___ Given data ___

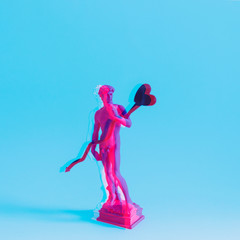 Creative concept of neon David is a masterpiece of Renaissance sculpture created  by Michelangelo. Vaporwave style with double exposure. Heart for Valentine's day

___
___ Given data ___

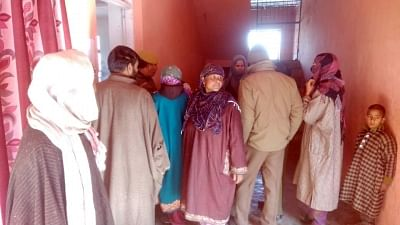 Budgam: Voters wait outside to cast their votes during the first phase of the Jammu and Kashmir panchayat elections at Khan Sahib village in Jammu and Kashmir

___
___ Given data ___

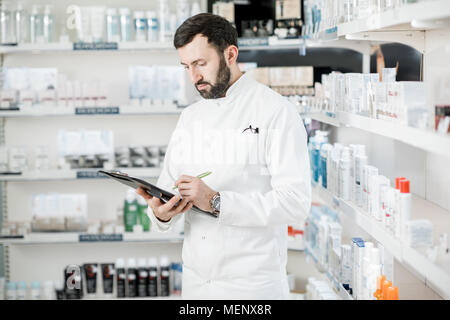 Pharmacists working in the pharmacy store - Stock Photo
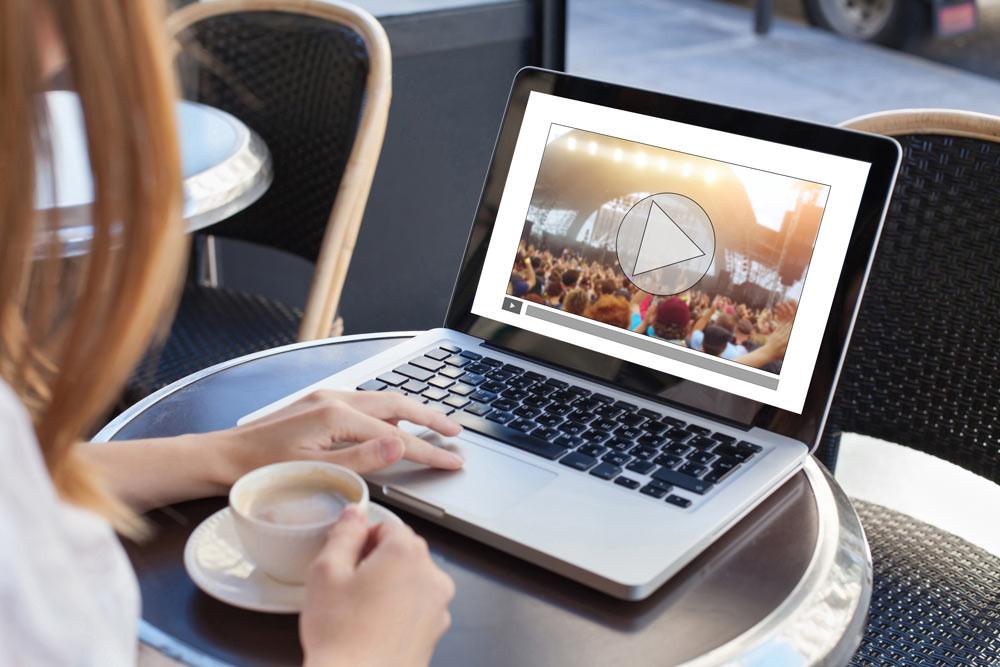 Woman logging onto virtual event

___

● **Task goal**
Leave the pictures out. Output, exactly, the lines of the material above starting at the line containing "Pharmacists working in" and ending at the line containing "Woman logging onto virtual event".

● **Your response**
 Pharmacists working in the pharmacy store - Stock Photo
 Woman logging onto virtual event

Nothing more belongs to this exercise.